_SELECTED EXCERPT_
>>>>>
Gonçalo Almeida Gregório (born 14 June 1995) is a Portuguese footballer who plays for Portuguese club União Leiria as a forward.

Club career
Born in Lisbon, Gregório spent most of his youth career in the ranks of local C.F. Os Belenenses. He never made the first team, but had loans to Vitória FC, G.S. Loures and Casa Pia AC, the latter two as a senior in the third tier.

In June 2016, Gregório rescinded his contract with the team from Belém and joined Leixões S.C. of the Segunda Liga. He made his debut on 31 July in a 2016–17 Taça da Liga match against C.D. Cova da Piedade. He made 13 total appearances for the team from Matosinhos, scoring as a substitute for Kikas in a 2–2 comeback win at home to S.C. Braga B on 19 October. On 2 January 2017, he went back to the third division on loan to S.C. Farense until the end of the season.
<<<<<
(Stored records)
>>>>>
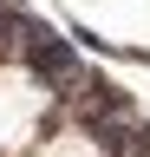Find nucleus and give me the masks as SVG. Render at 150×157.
Returning a JSON list of instances; mask_svg holds the SVG:
<instances>
[{"mask_svg": "<svg viewBox=\"0 0 150 157\" xmlns=\"http://www.w3.org/2000/svg\"><path fill=\"white\" fill-rule=\"evenodd\" d=\"M33 66V78H46V85H59V92H79L85 78H91V66H85V52L72 46V39L59 33V26H46L39 13L26 20V33H20V46H13Z\"/></svg>", "mask_w": 150, "mask_h": 157, "instance_id": "f257e3e1", "label": "nucleus"}]
</instances>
<<<<<
_PROBLEMS TO SOLVE_
1. Answer these questions from the biography of Gonçalo Gregório, each on its own line:
(a) In which city was he born?
(b) Which club did he join in June 2016?
(c) Against which team did he score on 19 October?
2. Decide whether each statement agrees with the biography of Gonçalo Gregório. Answer yes or no, quoting the words of the biography that settle it.
(a) He played for the Belenenses first team.
(b) His Leixões debut came in a Taça da Liga match.
(c) His loan to Farense was in the Segunda Liga.
3. Extend the biography of Gonçalo Gregório, picking up after its final sentence.
This material has no connection to the biography of Gonçalo Gregório.

_EXPECTED RESULTS_
1.
(a) Lisbon
(b) Leixões S.C.
(c) S.C. Braga B

2.
(a) No: "He never made the first team"
(b) Yes: "He made his debut on 31 July in a 2016–17 Taça da Liga match against C.D. Cova da Piedade."
(c) No: "he went back to the third division on loan to S.C. Farense"

3.
Gregório signed for U.D. Vilafranquense on 31 May 2017, on a one-year deal with the option of a second. The following January, he returned to Casa Pia. He scored 22 goals in 17 games in the first half of 2018–19, including three hat-tricks, of which one was a four-goal haul in a 7–0 win at Redondense FC on 9 December.

On 31 January 2019, Gregório signed a 3-year deal at F.C. Paços de Ferreira. He played eight games, just one start, as they won promotion to the Primeira Liga as champions. On 2 July, he was loaned to S.C. Braga for the upcoming season with the option to buy.

On 24 August 2020, Gregório signed a two-year contract with Polish club Zagłębie Sosnowiec.

Personal life
Gregório's father Rui played professionally as a defender, mainly for Belenenses.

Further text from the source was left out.